=== Selected passage ===
* * *

The Spider's House has been widely recognized as the most "political" of Bowles's novels. The story is set in Fez during the Moroccan nationalist uprisings of the 1950s. Literary critic Francine Prose, writing in 2002, shortly after the U.S. occupation of Afghanistan, and just before the U. S. invasion of Iraq in 2003 wrote:

The Spider's House ought to top those lists of novels that speak to our present cultural condition. Set in Fez during the first of the upheavals that announced a more radical and violent phase of the Moroccan struggle for independence from the French, the book seems not merely prescient but positively eerie in its evocation of a climate in which every aspect of daily life is affected--and deformed --by the roilings of nationalism and terrorism, by the legacy of colonialism, and by chaotic political strife."

Though occurring in the context of political turmoil, Bowles's nihilistic and misanthropic outlook persists throughout the novel. Literary critic Conrad Knickerbocker observes:

The Spider's House dealt with the futility of the quest for salvation in a blasted universe. Among American writers he stands in the front rank for the substance of his ideas and for the power and conviction with which he expresses his own particular vision, which, if hellish, is totally appropriate to the times.

* * *

=== Source excerpt ===
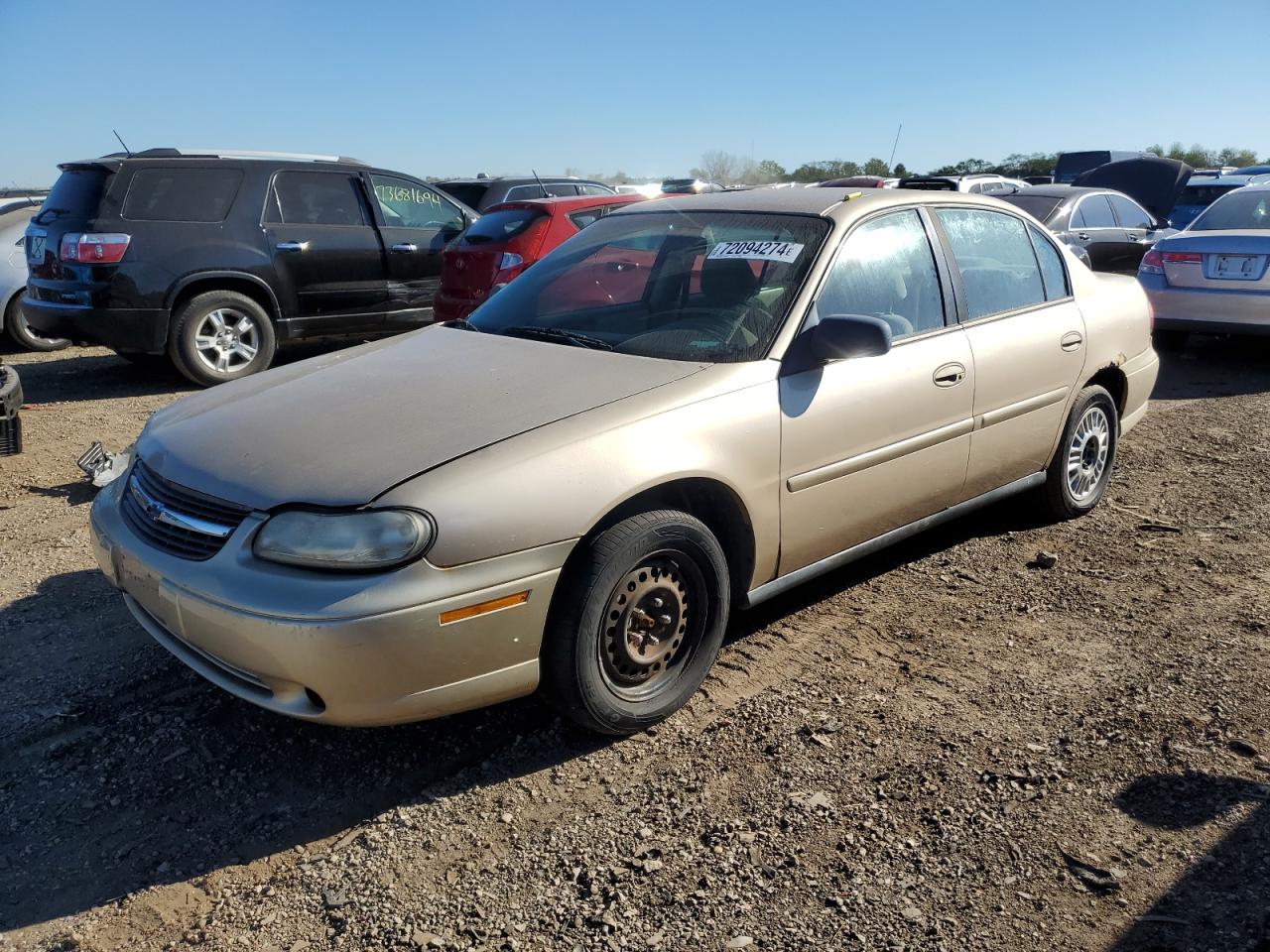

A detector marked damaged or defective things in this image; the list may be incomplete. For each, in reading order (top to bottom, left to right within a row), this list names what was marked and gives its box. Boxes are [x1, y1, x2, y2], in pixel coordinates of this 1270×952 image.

dented hood [139, 325, 706, 508]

* * *

=== Short exercise ===
Could you go on with the passage about critics' views of The Spider's House, picking up right after its last sentence?

=== Answer for this exercise ===
Charles J. Rolo comments on the reactionary political outlook of the character Stenham ("the character who comes closest, one might argue, to being a stand-in for the author"):

Stenham views the Moroccan conflict with a "plague-on-both-their-houses" attitude: he detests French colonialism and to him the aims and methods of the nationalist Istiqlal Party, party, are 'fundamentally identical with those of Marxism-Leninism.' What he would like is a continuance of the traditional Moslem way of life, and this he knows to be impossible.

== Sources ==
- Hibbard, Allen. 1993. Paul Bowles: A Study of the Short Fiction. Twayne Publishers. New York.
- Knickerbocker, Conrad. 1966. The Destruction of Innocence. The New York Times. 12 March 1966. https://archive.nytimes.com/www.nytimes.com/books/98/05/17/specials/bowles-world.html
- Prose, Francine. 2002. The Coldest Eye: acting badly among the Arabs. Harper's Magazine. March, 2002. https://harpers.org/archive/2002/03/the-coldest-eye/ Retrieved 10 July 2022.
- Pulsifer, Gary. 1999. Much-traveled American writer and composer who made his home in Morocco, the setting for his best-known novel, The Sheltering Sky. The Guardian. 19 November 1999. https://www.theguardian.com/books/1999/nov/19/news.obituaries Retrieved 26 July 2022.
- Rolo, Charles J. 1955. Tension in Morocco. https://archive.nytimes.com/www.nytimes.com/books/98/05/17/specials/bowles-spider.html?_r=2&oref=slogin Retrieved 25 July 2022.
- Tóibín, Colm. 2007. Avoid the Orient. Review, Paul Bowles: A Life, by Virginia Spencer Carr. London Review of Books, Vol. 29 No. 1, 4 January 2007. https://www.lrb.co.uk/the-paper/v29/n01/colm-toibin/avoid-the-orient Retrieved 11 July 2022.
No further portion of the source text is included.